The breakdown of the family is the biggest crisis facing society. A strong statement but I think it's true when one realizes that society as a whole is built on the family. And when the foundation crumbles, the rest of the structure will crumble as well.

Those who see government as the answer to the family crisis and the ills of society usually, in my estimation, make matters worse by prescribing the wrong medicine to the sickness facing us.
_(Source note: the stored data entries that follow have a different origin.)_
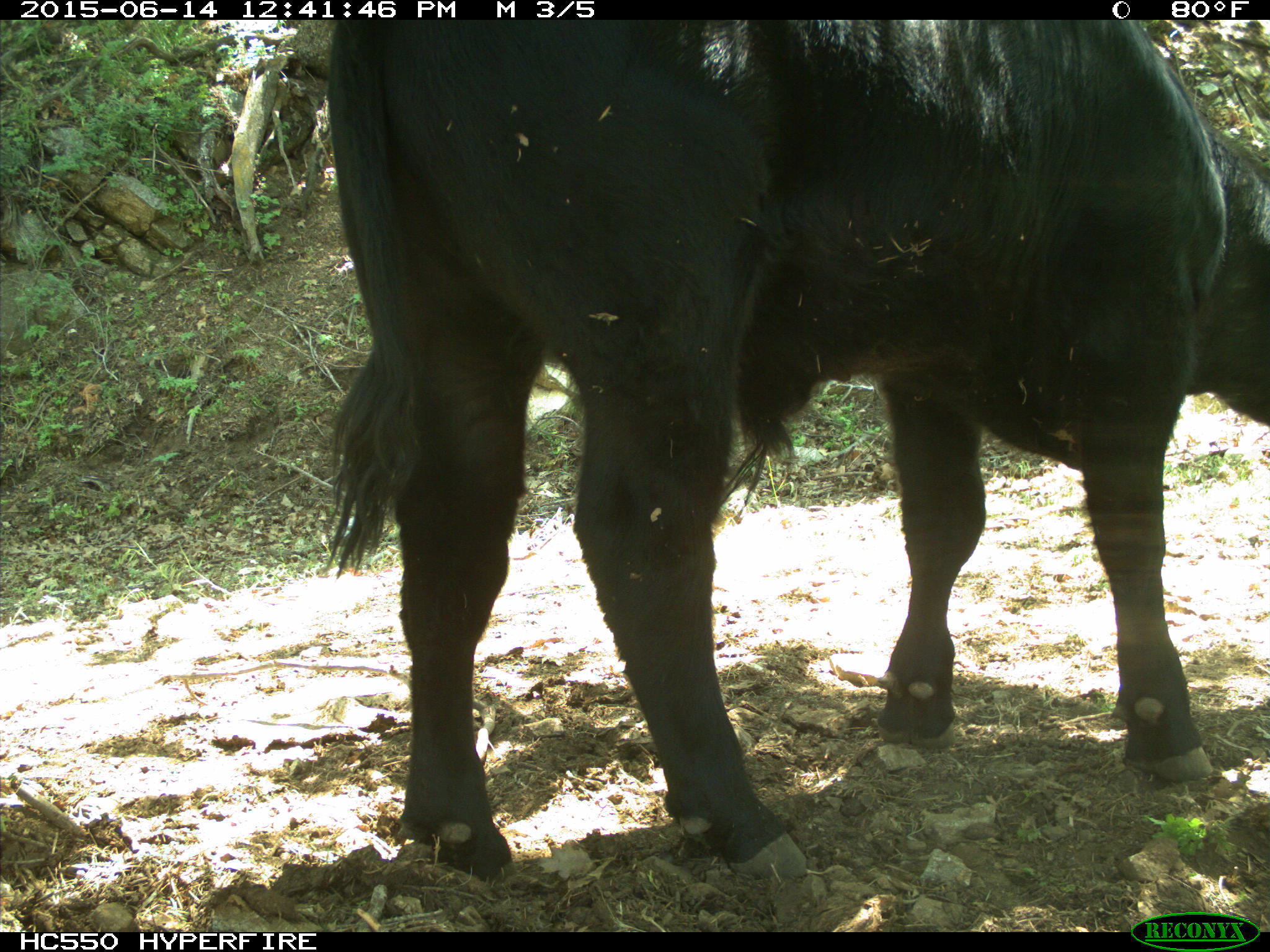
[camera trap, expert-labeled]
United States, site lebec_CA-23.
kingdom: Animalia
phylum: Chordata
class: Mammalia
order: Artiodactyla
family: Bovidae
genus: Bos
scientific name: Bos taurus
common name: domestic cow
It began in earnest in the 1960s with the Great Society programs which sought to reverse the laws of nature and abolish poverty in total. (I think Jesus was right, "The poor you will always have with you." That doesn't mean we do nothing. But if one starts with an Utopian belief it can be eliminated, the resulting solution is usually out of whack as well.)

They set in place a massive welfare system which would lift people above the poverty line by direct cash benefits and programs. Those in poverty and targeted by these programs were largely single women who had children and were without a job.

The altruist desire of ameliorating their blight in fact made the situation worse. It subsidized out of wedlock births and made fathers as bread winners obsolete. The result? More single moms and a future dissolution of the family. Today, out of wedlock births are at record highs - 40% and rising.

Another example is the government's provision of child care and day care which, in effect, pays parents to sent their children to other people to raise them.

In this content there's been a debate at the state Capitol over the direction of early childhood programs. Duane Benson, executive director of Minnesota Early Learning Foundation, in a
Star Tribune opinion piece bemoans the inertia over efforts to reform the current government preschool system.

I would agree with Duane the current system doesn't work, but the answer isn't trying to make government more efficient and competitive. Rather it's restoring parental responsibility and authority for raising kids.

Ultimately, parents raise kids not government programs or government subsidized private programs. Failure to realize this will only take us further down the road away from the right answers. If we were to achieve all of Duane's goals of implementing a government quality rating system for preschool programs, ensuring that child care programs used best practices, and expanding the resources so all low-income kids could access a "high quality early education", we wouldn't get at the fundamental need - parents raising their own kids.

In fact, it only takes us further down the wrong path -- substituting the government or another third party for the parents in kids lives -- and leaving people with the feeling that they've accomplished something without bringing us any closer to "righting" the family ship. And it makes matters worse by further embedding the notion in the minds of the public that "high quality" government preschool programs are the answer.